Comic Picks By The Glick

Avengers World vol. 2: Ascension

December 12, 2014

With the four issues of the main series collected here, writer Nick Spencer decided to advance each of the core stories being told here in its own issue.  So you have Hyperion leading the assault against the insurgent A.I.M. Island, Falcon meeting up with Chinese superheroes to deal with the Madripoor island dragon, Starbrand waiting to be rescued from Morgan Le Fay by his teammates in the City of the Dead, and Cannonball and Sunspot time-traveling to stop A.I.M. and save the kids of today’s superheroes.  It’s an approach that works well enough for a collected edition, except I can’t help but think that it annoyed the hell out of people reading the single issues since it’s hard to get any traction on a story when you have to wait months to find out what happens next.  It’s still an entertaining read, if you liked the first volume, and while Stefano Caselli only does two issues here, Marco Checchetto proves that he can do big, epic-level superhero action after years of working on smaller-scale titles like “Daredevil” and “Punisher.”

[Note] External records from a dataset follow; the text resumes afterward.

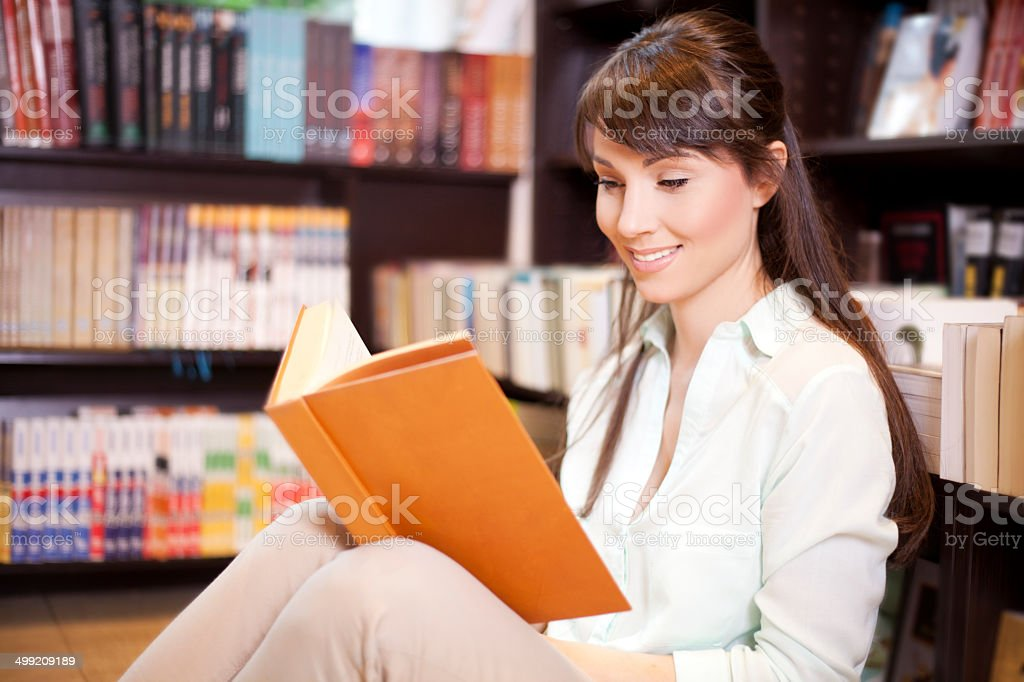 Woman at library stock photo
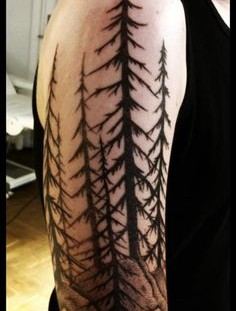 Simple pine trees arm tattoo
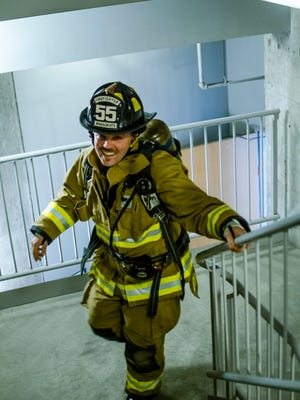 A Windsor Heights firefighter sprinting up the stairs at the Fight for Air Climb.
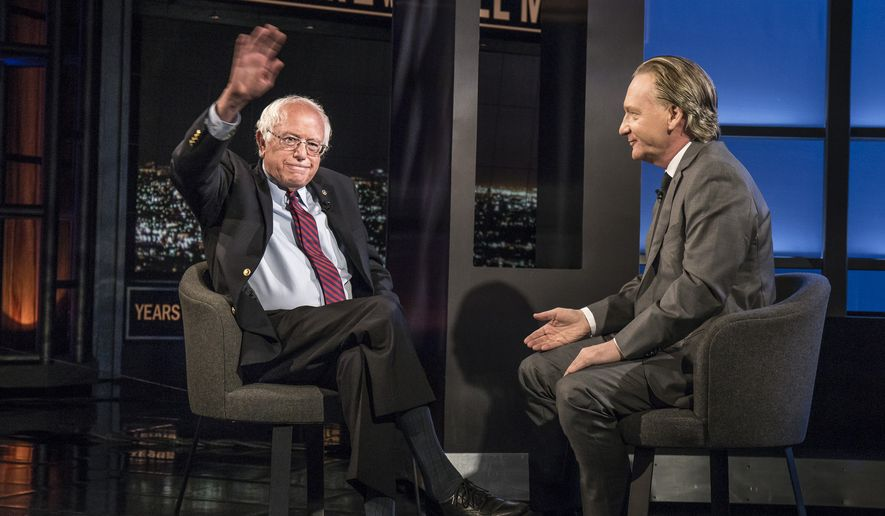 "In this photo provided by HBO, Democratic presidential candidate Sen. Bernie Sanders, I-Vt., left, speaks with host Bill Maher during an interview on the television show, ""Real Time With Bill Maher,"" Friday, May 27, 2016, in Los Angeles.  (Janet Van Ham/HBO via AP)"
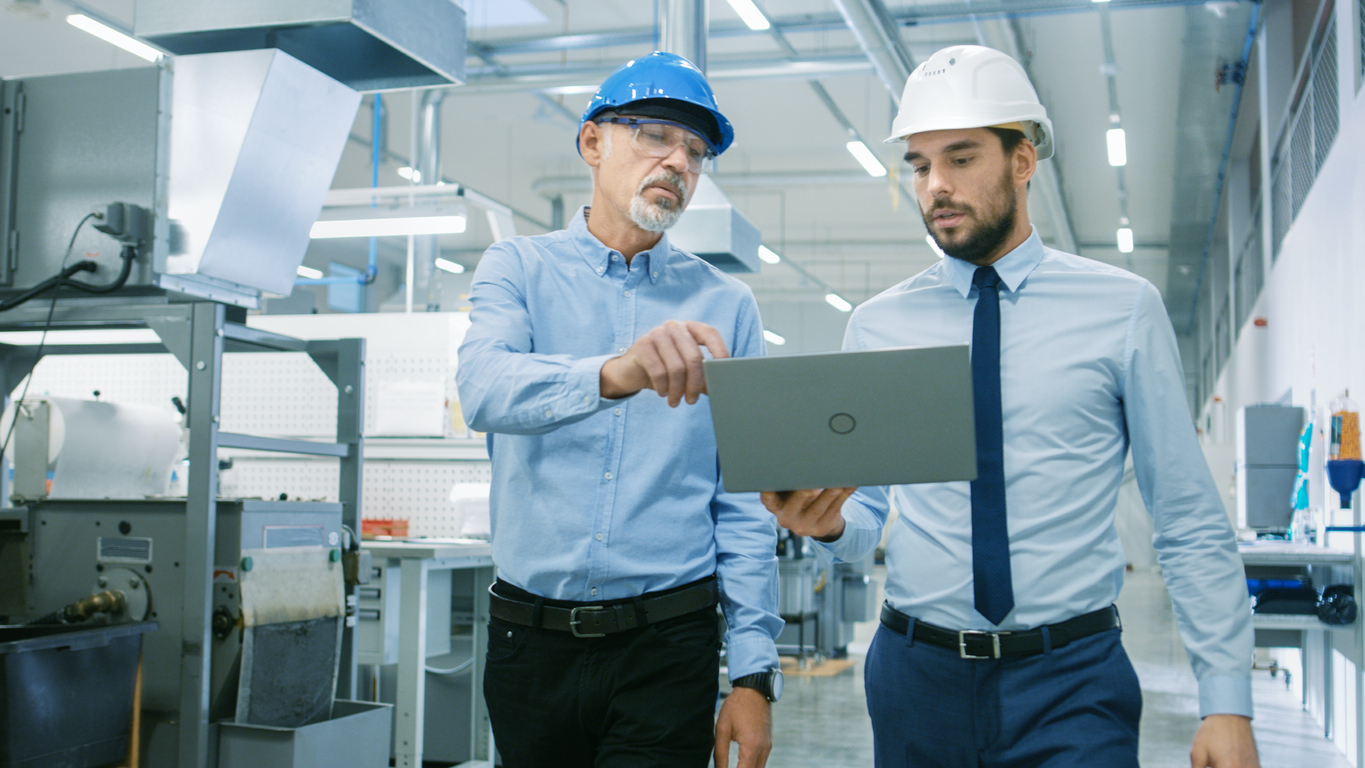 Head of the Department Holds Laptop and Discuss Product Details with Chief Engineer while They Walk Through Modern Factory.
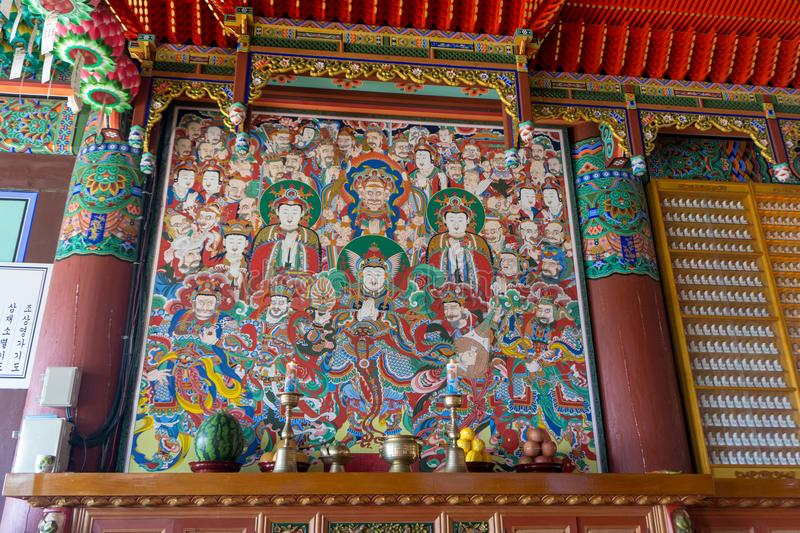 Colour painting of Buddha and buddhism gods images in Main hall of Haedong Yonggungsa Temple. BUSAN, SOUTH KOREA - JULY 20, 2017 : Colour painting of Buddha and royalty free stock image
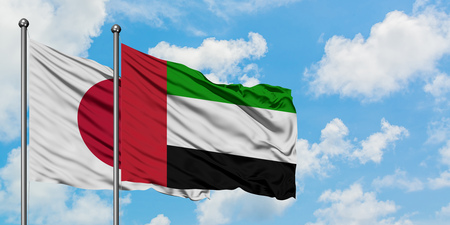 Japan and United Arab Emirates flag waving in the wind against white cloudy blue sky together. Diplomacy concept, international relations.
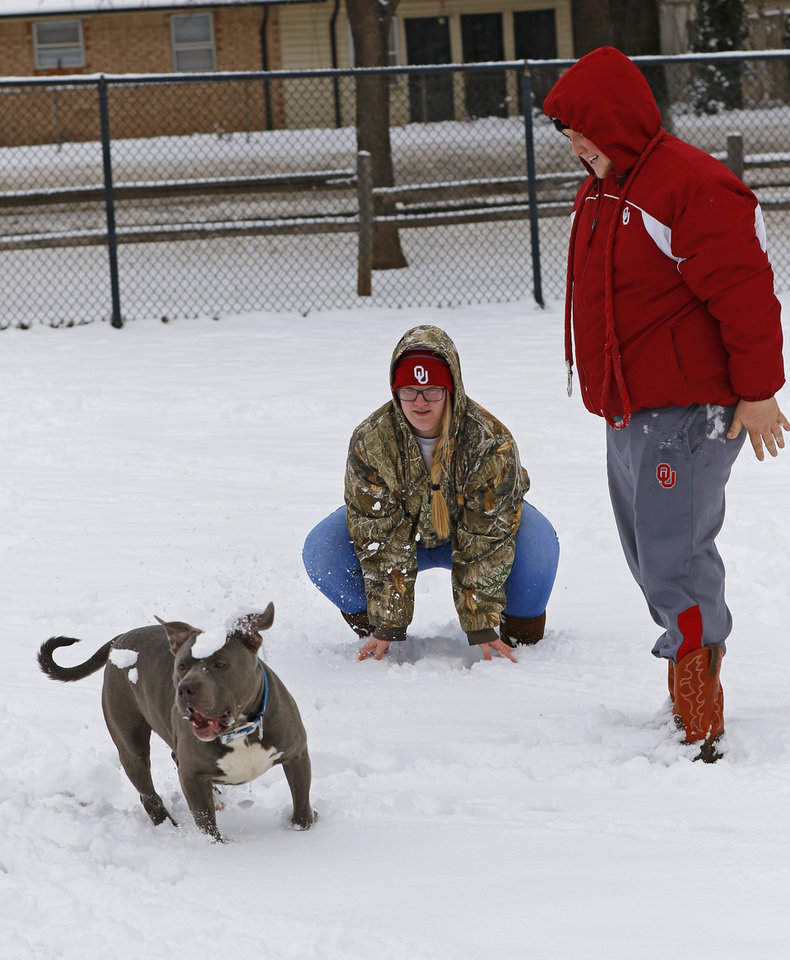 Photo - Shelby Jones and Kyle Colton play with their dog, Boomer, in the dog park at Bickham Rudkin Park in Edmond, Wednesday, February 5, 2020.  [Photo by Doug Hoke/The Oklahoman]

The collection is rounded out with issue #34.1 (really…) of “Avengers” which was a one-off from writer Al Ewing and artist Dale Keown.  It’s a Hyperion solo story whose grounded tone is distinctly at odds with the rest of the book as the superhero works to rescue a kidnapped child from the Mauler while pondering his own role in the world.  As a member of the Squadron Supreme, Hyperion is essentially an ersatz version of Superman who can interact with the Marvel Universe.  Knowing that makes the story more interesting to read, but it’s still pretty good even without that knowledge.  If you can get through Hyperion’s somewhat rambling ponderings, there’s a really well-done confrontation between him and the Mauler where the villain is defeated without the hero throwing a single punch.  Art comes from former 90’s superstar Dale Keown, who is employing a less over-the-top style these days.  His art here reminds me of Steve Dillon’s in its clarity, and while Keown isn’t as good with nuance, he offers more detail and is better at making the superheroics work in the context of things.  This was certainly an odd choice to round out an “Avengers World” collection, but it proves to be satisfying nonetheless.